• _TASK BRIEF_: Exclude images, then output the remaining data verbatim.
▽
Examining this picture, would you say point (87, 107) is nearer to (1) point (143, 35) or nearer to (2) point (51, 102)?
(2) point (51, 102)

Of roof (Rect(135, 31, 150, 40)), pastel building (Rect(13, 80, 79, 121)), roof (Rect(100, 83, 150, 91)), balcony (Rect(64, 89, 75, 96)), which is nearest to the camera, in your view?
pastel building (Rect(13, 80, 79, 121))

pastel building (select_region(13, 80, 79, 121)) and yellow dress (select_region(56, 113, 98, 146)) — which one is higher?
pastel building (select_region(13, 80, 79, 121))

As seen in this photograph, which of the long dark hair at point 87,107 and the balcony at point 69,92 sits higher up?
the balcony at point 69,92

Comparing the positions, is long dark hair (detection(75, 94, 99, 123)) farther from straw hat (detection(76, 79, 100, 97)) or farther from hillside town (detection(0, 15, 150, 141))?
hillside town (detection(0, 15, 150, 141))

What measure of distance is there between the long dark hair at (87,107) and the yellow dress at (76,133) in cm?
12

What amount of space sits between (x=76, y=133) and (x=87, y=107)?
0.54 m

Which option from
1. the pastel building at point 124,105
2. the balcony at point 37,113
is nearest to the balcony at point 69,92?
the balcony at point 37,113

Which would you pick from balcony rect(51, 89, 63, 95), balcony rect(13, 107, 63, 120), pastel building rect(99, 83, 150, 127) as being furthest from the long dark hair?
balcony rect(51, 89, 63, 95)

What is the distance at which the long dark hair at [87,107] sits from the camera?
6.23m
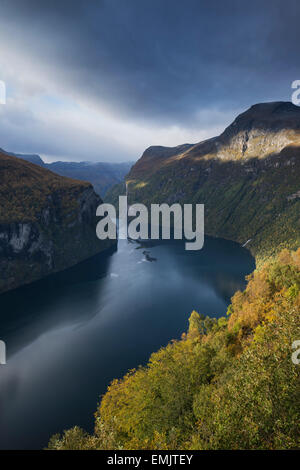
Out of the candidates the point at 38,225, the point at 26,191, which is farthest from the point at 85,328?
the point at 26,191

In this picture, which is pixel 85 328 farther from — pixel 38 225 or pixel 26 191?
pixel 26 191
△
• _FULL ANSWER_:
Examining this picture, would you say point (87, 107) is nearer to (1) point (143, 35) or nearer to (2) point (51, 102)?
(2) point (51, 102)

Of roof (Rect(135, 31, 150, 40)), pastel building (Rect(13, 80, 79, 121)), roof (Rect(100, 83, 150, 91)), balcony (Rect(64, 89, 75, 96)), which is nearest to the camera, in your view?
pastel building (Rect(13, 80, 79, 121))

pastel building (select_region(13, 80, 79, 121)) and yellow dress (select_region(56, 113, 98, 146)) — which one is higher?
pastel building (select_region(13, 80, 79, 121))

As seen in this photograph, which of the long dark hair at point 87,107 and the balcony at point 69,92 sits higher up?
the balcony at point 69,92

Comparing the positions, is long dark hair (detection(75, 94, 99, 123)) farther from straw hat (detection(76, 79, 100, 97)) or farther from hillside town (detection(0, 15, 150, 141))?
hillside town (detection(0, 15, 150, 141))

What measure of distance is there between the long dark hair at (87,107) and the yellow dress at (76,133) in cm?
12

What amount of space sits between (x=76, y=133) and (x=87, y=107)?
0.54 m

Which option from
1. the pastel building at point 124,105
2. the balcony at point 37,113
is nearest to the balcony at point 69,92?
the balcony at point 37,113

Which would you pick from balcony rect(51, 89, 63, 95), balcony rect(13, 107, 63, 120), pastel building rect(99, 83, 150, 127) as being furthest from the long dark hair?
balcony rect(51, 89, 63, 95)

What is the distance at which the long dark hair at [87,107] sits from the camera?
6.23m
Out of the candidates the point at 38,225, the point at 26,191, which is farthest from the point at 85,328?
the point at 26,191

In this picture, which is pixel 85 328 farther from — pixel 38 225 or pixel 26 191?
pixel 26 191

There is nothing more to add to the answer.